Zambia also exhibits a declining trend, although it starts at a lower incidence than Zimbabwe. The decrease is more gradual, indicating consistent though less dramatic progress in reducing new HIV infections.

Angola, on the other hand, maintains a relatively low and stable incidence rate, hovering around 100–150 per 100,000. This stability could reflect either consistently lower transmission dynamics or, alternatively, underreporting or under-detection of cases due to limited surveillance capacity or healthcare infrastructure.

HIV prevalence rates over time in the same selected countries

This plot presents the HIV prevalence rates (per 100,000 population) from 2000 to 2011 in three Sub-Saharan African countries: Angola, Zambia, and Zimbabwe.
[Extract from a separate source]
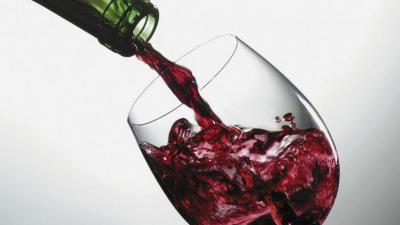 Как жить если муж пьет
Prevalence reflects the total number of people living with HIV at a given time, incorporating both new infections and existing cases.

Zimbabwe again begins the period with the highest prevalence rate, peaking above 16,000 per 100,000 (~16%) in 2000. A marked decline in prevalence is observed over the subsequent decade, dropping to about 10,000 per 100,000 by 2011. This trend, while positive, also suggests that while new infections decreased (as seen in the incidence plot), many individuals remained infected and survived longer, likely due to the expanded access to antiretroviral therapy (ART).
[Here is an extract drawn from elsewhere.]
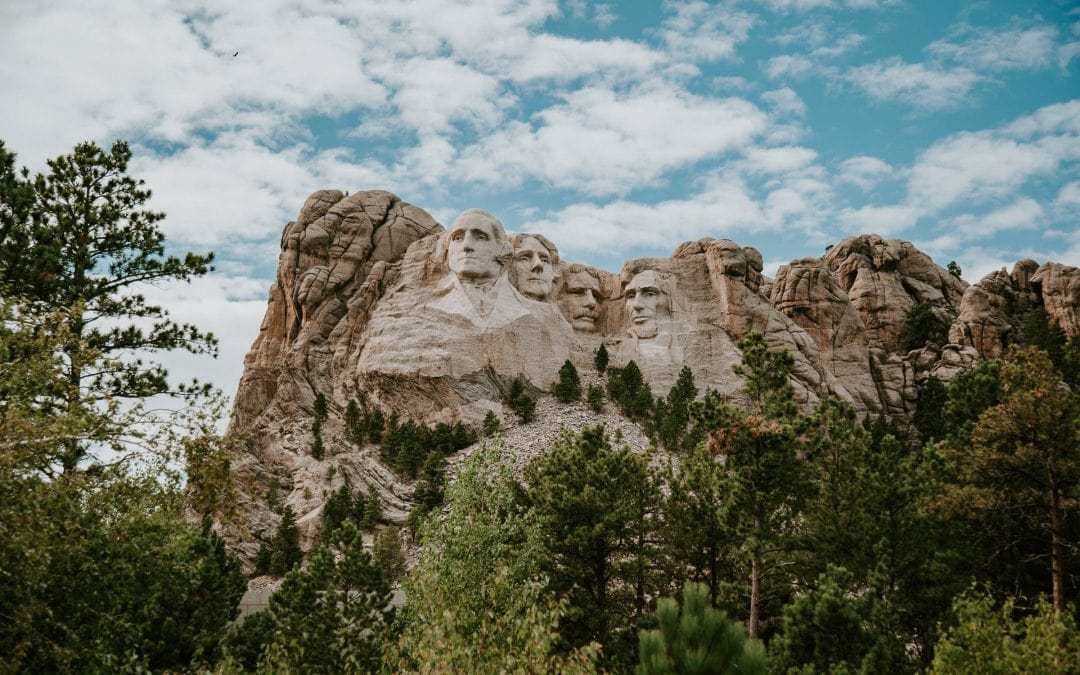Everything You Need To Know About Visiting Mount Rushmore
Zambia shows a similar downward trajectory, though starting from a slightly lower base. The reduction from approximately 12,000 per 100,000 to under 9,000 over a decade indicates parallel gains in HIV management and reduced transmission, though the sustained high prevalence still underscores a heavy disease burden.

Angola exhibits a consistently low prevalence rate throughout the time period, ranging between 1,000 and 1,500 per 100,000. This may reflect a genuinely lower rate of HIV transmission in the country, but it also raises questions about surveillance coverage, diagnostic capacity, and reporting accuracy, especially in the early 2000s.
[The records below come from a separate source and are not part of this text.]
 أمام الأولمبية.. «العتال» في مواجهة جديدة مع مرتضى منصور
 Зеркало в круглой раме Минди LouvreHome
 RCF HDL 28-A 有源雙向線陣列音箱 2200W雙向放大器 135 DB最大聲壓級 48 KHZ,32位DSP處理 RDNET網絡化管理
The country with the highest prevalence rate for each continent in the year 2011

	continent	country	prevalence_rate
551	Africa	Eswatini	17188.799055
95	America	Bahamas	1719.804207
1607	Asia	Thailand	713.112654
539	Europe	Estonia	745.796982
1283	Oceania	Papua New Guinea	358.669168

“Visualization of countries with the highest Prevalence Rate by Continent (2011)”

Public Health Analysis

The declining prevalence in Zambia and Zimbabwe, alongside falling incidence rates (from the previous plot), suggests mature epidemics transitioning into better-controlled public health challenges. However, high prevalence despite declining incidence implies that more individuals are living longer with HIV, a hallmark of successful ART scale-up, but also an indication of the ongoing need for long-term care, support, and monitoring.

Angola’s flat trend in both incidence and prevalence calls for deeper investigation. A true low-prevalence setting is promising, but only if surveillance and data systems are robust. Without that assurance, these numbers may underestimate the real burden of the disease.